The idea of enchanted fountains whose waters produced re­markable moral or physical transformations in such as drank of or bathed in them is very ancient, and was probably borrowed from classical legends by the mediæval romancists. In chap. xiv of the Gesta Romanorum, a king leaves his daughter in the care of his secretary, who is warned not to allow her to drink of a certain fountain that affected all who drank of it with leprosy. The princess, in spite of all precautions, contrives to reach this fountain, and immediately after drinking of it becomes a leper. In dismay the secretary seeks advice of a holy man, who directs him to a mountain, where he will find a peculiar kind of stone, and a rod.

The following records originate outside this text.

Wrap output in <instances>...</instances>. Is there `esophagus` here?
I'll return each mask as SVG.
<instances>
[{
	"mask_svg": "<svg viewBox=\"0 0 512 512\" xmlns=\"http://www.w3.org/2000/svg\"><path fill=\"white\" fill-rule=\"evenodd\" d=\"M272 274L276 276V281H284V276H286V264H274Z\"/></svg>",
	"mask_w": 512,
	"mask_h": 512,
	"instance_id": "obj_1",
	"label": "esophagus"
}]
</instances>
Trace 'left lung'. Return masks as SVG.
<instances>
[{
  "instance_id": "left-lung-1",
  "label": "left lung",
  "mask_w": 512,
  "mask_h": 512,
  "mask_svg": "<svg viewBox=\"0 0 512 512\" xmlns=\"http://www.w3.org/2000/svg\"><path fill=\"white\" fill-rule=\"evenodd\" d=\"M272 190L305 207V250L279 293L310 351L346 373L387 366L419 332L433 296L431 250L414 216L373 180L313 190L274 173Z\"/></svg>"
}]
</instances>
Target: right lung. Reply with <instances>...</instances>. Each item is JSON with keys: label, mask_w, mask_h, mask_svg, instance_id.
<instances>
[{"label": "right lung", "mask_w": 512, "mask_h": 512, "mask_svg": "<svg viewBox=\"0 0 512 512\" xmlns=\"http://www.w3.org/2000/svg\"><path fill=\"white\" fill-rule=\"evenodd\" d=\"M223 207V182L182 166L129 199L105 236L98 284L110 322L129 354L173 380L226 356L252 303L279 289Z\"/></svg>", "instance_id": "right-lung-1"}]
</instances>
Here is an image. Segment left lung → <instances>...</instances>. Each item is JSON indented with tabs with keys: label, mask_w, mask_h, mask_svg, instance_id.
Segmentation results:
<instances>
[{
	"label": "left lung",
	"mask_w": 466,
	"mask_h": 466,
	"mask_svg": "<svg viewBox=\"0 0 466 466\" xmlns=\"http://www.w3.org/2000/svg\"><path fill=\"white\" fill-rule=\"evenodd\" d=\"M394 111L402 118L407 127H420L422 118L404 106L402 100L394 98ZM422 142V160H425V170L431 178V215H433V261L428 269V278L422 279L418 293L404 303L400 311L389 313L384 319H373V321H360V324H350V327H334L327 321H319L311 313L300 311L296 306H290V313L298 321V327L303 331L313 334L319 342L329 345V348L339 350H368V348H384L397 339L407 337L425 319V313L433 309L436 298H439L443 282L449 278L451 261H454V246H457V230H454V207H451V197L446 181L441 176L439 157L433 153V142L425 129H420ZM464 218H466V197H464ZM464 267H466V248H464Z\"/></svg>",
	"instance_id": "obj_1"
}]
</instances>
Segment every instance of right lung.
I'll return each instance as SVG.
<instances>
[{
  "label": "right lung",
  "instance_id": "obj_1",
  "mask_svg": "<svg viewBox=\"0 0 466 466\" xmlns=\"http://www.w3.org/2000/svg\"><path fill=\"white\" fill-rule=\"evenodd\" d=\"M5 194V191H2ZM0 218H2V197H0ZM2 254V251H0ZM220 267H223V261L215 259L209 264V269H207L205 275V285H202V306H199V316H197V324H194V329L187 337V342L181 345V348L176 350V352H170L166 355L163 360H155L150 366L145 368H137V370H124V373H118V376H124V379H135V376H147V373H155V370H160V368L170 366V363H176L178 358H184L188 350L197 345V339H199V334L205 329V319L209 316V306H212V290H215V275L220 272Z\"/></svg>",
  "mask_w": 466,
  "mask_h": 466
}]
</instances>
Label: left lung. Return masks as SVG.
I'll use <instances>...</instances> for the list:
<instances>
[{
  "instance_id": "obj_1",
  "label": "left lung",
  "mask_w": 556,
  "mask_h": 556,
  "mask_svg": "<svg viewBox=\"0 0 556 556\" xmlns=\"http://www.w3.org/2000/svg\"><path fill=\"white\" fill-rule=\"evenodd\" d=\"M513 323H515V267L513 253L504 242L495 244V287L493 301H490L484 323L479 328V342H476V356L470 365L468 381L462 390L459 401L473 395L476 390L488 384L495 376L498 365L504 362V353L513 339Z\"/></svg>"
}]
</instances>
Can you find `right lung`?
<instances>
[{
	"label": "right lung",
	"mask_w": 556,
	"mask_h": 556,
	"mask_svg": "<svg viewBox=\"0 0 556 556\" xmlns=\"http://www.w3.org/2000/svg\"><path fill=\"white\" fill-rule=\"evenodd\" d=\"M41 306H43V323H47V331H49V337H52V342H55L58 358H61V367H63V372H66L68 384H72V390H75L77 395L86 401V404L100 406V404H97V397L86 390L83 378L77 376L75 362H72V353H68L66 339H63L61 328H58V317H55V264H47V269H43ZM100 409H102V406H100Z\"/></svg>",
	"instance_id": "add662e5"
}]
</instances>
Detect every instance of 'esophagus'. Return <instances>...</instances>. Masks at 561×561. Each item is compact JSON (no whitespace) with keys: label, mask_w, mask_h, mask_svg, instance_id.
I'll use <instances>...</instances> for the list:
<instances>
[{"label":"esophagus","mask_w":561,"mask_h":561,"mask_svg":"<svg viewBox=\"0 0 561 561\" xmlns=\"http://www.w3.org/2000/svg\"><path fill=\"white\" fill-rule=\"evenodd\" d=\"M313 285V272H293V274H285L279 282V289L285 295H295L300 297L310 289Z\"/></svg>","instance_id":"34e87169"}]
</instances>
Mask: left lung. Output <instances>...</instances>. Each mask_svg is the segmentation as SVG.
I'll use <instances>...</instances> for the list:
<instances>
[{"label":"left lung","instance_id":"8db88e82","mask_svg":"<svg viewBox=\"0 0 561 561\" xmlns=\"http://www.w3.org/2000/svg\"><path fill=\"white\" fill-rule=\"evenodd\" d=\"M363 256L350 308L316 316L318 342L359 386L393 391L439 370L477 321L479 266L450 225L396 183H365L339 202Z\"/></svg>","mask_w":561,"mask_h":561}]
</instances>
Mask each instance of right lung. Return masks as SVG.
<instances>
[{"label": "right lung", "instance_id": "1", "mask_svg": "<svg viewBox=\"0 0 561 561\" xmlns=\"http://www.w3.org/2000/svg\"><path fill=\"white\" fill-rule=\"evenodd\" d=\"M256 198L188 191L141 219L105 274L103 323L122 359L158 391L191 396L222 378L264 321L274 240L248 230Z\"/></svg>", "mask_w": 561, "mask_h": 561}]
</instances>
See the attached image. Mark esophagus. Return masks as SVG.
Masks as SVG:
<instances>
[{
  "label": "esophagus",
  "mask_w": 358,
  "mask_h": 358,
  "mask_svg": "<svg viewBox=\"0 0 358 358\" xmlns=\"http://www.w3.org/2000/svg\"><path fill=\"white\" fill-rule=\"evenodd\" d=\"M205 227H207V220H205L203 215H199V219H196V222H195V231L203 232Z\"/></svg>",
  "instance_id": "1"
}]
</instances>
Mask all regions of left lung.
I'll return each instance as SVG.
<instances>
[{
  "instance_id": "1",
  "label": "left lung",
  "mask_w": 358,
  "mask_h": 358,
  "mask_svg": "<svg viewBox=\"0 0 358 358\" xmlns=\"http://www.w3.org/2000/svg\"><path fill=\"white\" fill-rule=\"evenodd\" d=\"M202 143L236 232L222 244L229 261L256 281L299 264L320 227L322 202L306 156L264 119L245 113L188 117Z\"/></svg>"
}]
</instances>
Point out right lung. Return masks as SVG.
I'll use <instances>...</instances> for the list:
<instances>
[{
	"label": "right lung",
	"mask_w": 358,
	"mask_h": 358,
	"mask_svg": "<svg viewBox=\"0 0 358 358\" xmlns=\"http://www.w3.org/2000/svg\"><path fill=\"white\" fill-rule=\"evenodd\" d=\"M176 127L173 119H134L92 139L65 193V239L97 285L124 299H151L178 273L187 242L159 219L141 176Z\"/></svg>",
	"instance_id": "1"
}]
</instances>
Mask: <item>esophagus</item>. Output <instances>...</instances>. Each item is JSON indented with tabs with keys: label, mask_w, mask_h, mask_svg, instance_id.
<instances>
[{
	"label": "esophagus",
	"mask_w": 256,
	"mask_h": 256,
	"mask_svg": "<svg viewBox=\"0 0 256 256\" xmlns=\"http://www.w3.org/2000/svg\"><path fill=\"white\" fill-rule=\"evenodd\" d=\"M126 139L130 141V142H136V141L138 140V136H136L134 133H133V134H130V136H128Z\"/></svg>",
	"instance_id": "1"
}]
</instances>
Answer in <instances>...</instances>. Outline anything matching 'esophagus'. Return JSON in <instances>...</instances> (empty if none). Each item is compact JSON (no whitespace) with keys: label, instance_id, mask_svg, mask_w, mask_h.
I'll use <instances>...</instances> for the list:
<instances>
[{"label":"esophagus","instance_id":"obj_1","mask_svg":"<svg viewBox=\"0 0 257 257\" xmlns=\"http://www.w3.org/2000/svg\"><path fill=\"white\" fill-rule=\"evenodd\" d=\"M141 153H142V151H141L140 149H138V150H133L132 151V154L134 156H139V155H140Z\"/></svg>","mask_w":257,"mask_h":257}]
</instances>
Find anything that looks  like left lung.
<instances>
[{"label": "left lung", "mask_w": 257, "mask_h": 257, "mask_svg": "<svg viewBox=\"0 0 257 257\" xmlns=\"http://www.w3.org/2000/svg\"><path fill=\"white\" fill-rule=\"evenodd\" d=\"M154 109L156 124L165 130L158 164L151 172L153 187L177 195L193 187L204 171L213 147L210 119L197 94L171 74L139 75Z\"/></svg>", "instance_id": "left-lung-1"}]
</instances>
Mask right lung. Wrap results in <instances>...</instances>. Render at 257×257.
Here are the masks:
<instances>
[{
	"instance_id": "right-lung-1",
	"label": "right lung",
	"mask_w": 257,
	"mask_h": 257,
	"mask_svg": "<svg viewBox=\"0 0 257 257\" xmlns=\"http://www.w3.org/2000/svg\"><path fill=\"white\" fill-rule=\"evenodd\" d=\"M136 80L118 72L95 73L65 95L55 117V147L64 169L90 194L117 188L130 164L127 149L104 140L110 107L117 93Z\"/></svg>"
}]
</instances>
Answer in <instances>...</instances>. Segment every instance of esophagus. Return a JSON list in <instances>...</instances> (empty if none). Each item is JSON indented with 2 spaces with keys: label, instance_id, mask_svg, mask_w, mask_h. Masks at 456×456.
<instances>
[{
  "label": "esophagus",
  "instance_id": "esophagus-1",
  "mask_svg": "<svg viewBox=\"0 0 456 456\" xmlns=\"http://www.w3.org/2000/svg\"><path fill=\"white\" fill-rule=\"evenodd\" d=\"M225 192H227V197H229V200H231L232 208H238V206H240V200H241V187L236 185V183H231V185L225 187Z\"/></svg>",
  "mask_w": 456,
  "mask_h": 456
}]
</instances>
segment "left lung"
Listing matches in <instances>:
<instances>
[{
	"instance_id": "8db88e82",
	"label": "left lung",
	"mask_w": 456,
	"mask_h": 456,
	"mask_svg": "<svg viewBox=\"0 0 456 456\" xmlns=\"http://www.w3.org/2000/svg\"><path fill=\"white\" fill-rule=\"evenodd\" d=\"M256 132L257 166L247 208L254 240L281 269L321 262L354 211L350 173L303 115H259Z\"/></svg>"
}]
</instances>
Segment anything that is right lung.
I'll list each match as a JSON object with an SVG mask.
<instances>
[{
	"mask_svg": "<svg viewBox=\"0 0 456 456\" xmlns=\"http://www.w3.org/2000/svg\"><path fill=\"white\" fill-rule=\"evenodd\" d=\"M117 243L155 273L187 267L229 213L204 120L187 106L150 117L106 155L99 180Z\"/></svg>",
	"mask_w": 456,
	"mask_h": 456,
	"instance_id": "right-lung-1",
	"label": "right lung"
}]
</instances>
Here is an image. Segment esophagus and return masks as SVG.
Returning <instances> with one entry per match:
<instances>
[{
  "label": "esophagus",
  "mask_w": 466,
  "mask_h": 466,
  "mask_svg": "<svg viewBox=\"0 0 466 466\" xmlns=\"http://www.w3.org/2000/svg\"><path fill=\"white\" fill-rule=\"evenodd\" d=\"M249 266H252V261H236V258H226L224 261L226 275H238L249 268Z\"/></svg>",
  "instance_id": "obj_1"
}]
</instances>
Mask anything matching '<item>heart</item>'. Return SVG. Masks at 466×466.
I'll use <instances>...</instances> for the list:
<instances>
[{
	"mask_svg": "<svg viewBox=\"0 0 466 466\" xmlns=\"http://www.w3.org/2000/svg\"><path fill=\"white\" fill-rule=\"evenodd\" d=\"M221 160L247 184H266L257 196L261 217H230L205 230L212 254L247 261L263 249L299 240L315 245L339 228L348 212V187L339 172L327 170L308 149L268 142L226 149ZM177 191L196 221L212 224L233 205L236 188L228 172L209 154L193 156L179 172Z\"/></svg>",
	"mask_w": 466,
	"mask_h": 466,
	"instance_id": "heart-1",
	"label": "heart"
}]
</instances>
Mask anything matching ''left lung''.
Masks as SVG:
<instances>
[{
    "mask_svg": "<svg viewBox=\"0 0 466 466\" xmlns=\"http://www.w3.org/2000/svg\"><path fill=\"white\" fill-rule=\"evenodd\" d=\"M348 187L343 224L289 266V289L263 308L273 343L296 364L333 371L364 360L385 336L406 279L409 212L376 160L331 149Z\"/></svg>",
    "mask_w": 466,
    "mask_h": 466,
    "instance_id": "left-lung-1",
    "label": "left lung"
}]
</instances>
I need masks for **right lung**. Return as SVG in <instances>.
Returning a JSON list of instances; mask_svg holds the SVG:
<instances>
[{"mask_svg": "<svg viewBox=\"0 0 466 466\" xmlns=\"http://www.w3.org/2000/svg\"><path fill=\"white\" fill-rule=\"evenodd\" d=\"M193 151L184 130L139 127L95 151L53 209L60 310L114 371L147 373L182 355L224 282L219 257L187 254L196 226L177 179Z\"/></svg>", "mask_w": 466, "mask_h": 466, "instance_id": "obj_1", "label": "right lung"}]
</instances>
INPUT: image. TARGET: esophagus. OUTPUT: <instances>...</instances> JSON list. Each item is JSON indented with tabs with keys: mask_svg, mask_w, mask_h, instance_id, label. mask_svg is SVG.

He is to strike the stone with the rod until moisture exudes from it, then smear the affected parts of the damsel's body with the liquid, and she will be restored to health and beauty.

According to the classical legend, there were two springs in Bœotia, of which one was believed to increase, the other to take away, the memory. Cupid's two arrows—one of gold, which created love, the other of lead, which instilled hate—may have suggested the idea of the two fountains in Claudian's picture of the gardens of Venus (De Nupt. Honor. et Mar, l. 69):

Two fountains glitter in the solar beam;
This spouts a sweet, and that a bitter, stream,
Where Cupid dips his darts, as poets dream—

which again seems to have been imitated by Ariosto, in the Orlando Furioso (c. i, st. 77, 78):

Then, as at hazard, she directs her sight,
Sounding in arms, a man on foot she spies,
And glows with sudden anger and despite;
For she the son of Aymon eyes.
Her more than life esteems the youthful knight,
While she from him, like crane from falcon, flies—
Time was the lady sighed, her passion slighted;
Tis now Rinaldo loves, as ill requited.

And this effect two different fountains wrought,
Whose wondrous waters different moods inspire.
Both sprang in Arden, with rare virtue fraught:
This fills the heart with amorous desire;
Who taste that other fountain were untaught
Their love, and change for ice their former fire.
Rinaldo drank the first, and vainly sighs;
Angelica the last, and hates and flies.*

So, too, in Berni's Innamorato, there are the Fountains of Love and of Disdain.—In the old Spanish romance of Diana, by Montemayor, we are told of a fountain that possessed at once the qualities of inspiring love and producing indifference: The priestess of Diana, who knew by inspiration all the misfortunes of her guests, and had traced in her mind a plan for their future happiness, conducted them to the interior of the temple, and filled three cups from an enchanted stream. This beverage having been quaffed by Sereno, Sylvanus, and Sylvania, they instantly fell into a profound sleep, in which they remained for a considerable time. Sereno awoke in a state of the most perfect indifference for his once much loved Diana, while Sylvanus and Sylvania, forgetting their former attachments, arose deeply enam­oured of each other, and employed the most ardent expressions of affection.*

But more closely resembling the enchanted springs of our tale of the Transformed Prince are the magical streams in the Hindū romance of Somasekhara and Chitrasekhara,* which recounts the adventures of two princes, one of whom meets a monkey, who, in his gambols, plunges into a pool, and comes out a man; then leaping into another pool, issues a monkey as before. And in the Indian collection, Sinhásana Dwátrinsati, Thirty-two Tales of a Throne, we read of a magical well which transforms a monkey into a woman, whenever a certain pious hermit comes to converse with her, and again into a monkey before he retires.* In the Tūtī Nāma (35th Night of India Office MS. No. 2573; tale 23 of Kāderī's abridgment), a Bráhman, in love with the daughter of the king of Babylon, receives from a magi­cian a globule, which, put into the mouth, instantly changes a man into a woman, and he is thus enabled to gain access to the damsel. In the Turkish Tūtī Nāma, a sorceress takes the place of the magician, and gives the enamoured youth a seal instead of a globule. But this story is found in a much older work, the Vetála Panchavinsati, 15th tale.